Ist eventuell ein Album (mit Bassface Sascha oder Solo) geplant)?
Was ein gemeinsames Album angeht: Darüber haben wir uns noch nie Gedanken gemacht. Aber ich glaube eher nicht. Wir haben beide nicht so ultraviel Zeit und ich würde Tracks ungern ein Jahr oder länger rumliegen lassen bis dann ein komplettes Album fertig ist. Ich mag es, Sachen fertig zu machen und möglichst gleich am nächsten Tag an das Label unserer Wahl zu verdealen.

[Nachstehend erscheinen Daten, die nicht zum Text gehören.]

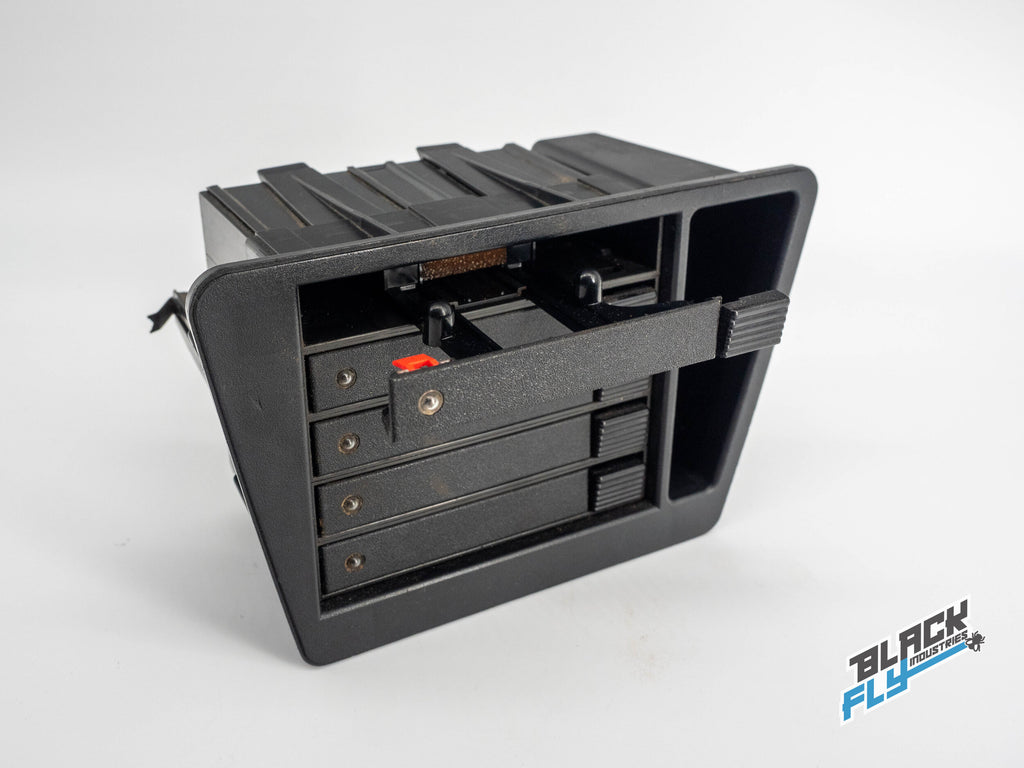 Fischer C-Box: VW Golf Jetta MK2 Rare CONSOLE DASH CASSETTE HOLDER STORAGE Tray  C-Box GLI GTI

Auf welchen Labels bist du gesigned?
Im Moment sind das Audio Addict, Higher Stakes Recordings, Technique, Natty Dub und Ruffneck Ting.
Mit Dazee von Ruffneck Ting habe ich schon ein paar Jahre zu tun und das Label ist für mich mittlerweile ein bisschen zur musikalischen Homebase geworden. In Ruffneck Ting steckt viel Liebe zur Musik, Herzlichkeit, Humor und trotzdem Professionalität drin–eine Mischung die mir ziemlich gut gefällt.

Wie war Deine musikalische Entwicklung bis du zu Deinem heutigen Sound angelangt bist?
Musikalisch sozialisiert wurde ich durch Punkrock. Ende der 80er, Anfang der 90er hießen meine Helden Slime, Spermbirds, Bad Religion, Descendents, Stupids und Suicidal Tendencies. Später kamen Indiebands wie Dinosaur Jr, Buffalo Tom, Mega City Four und noch später deutschsprachige Bands wie Blumfeld, OZSWMK, Die Sterne und Tom Liwa dazu. Gitarrenmusik ist für mich auch heute noch super wichtig.
Elektronische Musik ging für mich erst um 93 mit Orbital, Aphex Twin, FSOL und natürlich The Prodigy los. Der Schritt zu Drumandbass war ab da nicht mehr so weit.

Nenne uns Bitte 5 Tunes, die wegweisend für Deinen musikalischen Werdegang waren und warum?
Puuh–das ist schwierig. Es gibt so viele gute und wichtige Tunes. Aber man sagt ja die Kindheit sei am prägendsten, deshalb nehme ich einfach mal ein paar Nummern aus der Zeit als ich angefangen habe aufzulegen.

Krust – Warhead (V Recordings): Einer der größten Roller aller Zeiten. Warhead stand Pate für so viele andere Tunes und ist heute immer noch so aktuell wie 1997.

Breakbeat Era – Ultra-Obscene (XL Recordings): Der Track hat Drumandbass damals für mich persönlich auf ein neues Level gehoben.

Rob & Goldie (Moving Shadow): The Shadow (Grooverider Jeep Mix): Eigentlich könnte ich hier fast jedes Moving Shadow Release nennen, aber gerade dieser Remix hat mich damals ziemlich geflasht.

Missing – Known Around the Hood (Tearing Vinyl): Jumpup wie er sein muss. Hiphop-Sample inklusive.

More Rockers – The Cure (More Rockers): Ganz einfach ein großer Tune zwischen Jungle und Dub mit einem großartigen Diana Ross Sample.

Vielen Dank für das Interview Joerg.